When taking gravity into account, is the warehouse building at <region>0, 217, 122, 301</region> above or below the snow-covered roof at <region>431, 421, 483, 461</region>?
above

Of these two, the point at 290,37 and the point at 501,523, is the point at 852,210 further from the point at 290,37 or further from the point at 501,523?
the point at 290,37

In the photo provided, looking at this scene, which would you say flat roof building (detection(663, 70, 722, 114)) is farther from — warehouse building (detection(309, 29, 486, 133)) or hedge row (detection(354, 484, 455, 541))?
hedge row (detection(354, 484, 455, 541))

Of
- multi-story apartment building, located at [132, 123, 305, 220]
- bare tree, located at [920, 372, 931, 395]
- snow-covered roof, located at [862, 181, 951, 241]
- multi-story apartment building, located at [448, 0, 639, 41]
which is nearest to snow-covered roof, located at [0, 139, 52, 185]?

★ ★ ★ ★ ★ ★ ★

## Task instructions
Extract every line of the records above that contains the string "from", matching case exactly.

## Complete answer
Of these two, the point at 290,37 and the point at 501,523, is the point at 852,210 further from the point at 290,37 or further from the point at 501,523?
In the photo provided, looking at this scene, which would you say flat roof building (detection(663, 70, 722, 114)) is farther from — warehouse building (detection(309, 29, 486, 133)) or hedge row (detection(354, 484, 455, 541))?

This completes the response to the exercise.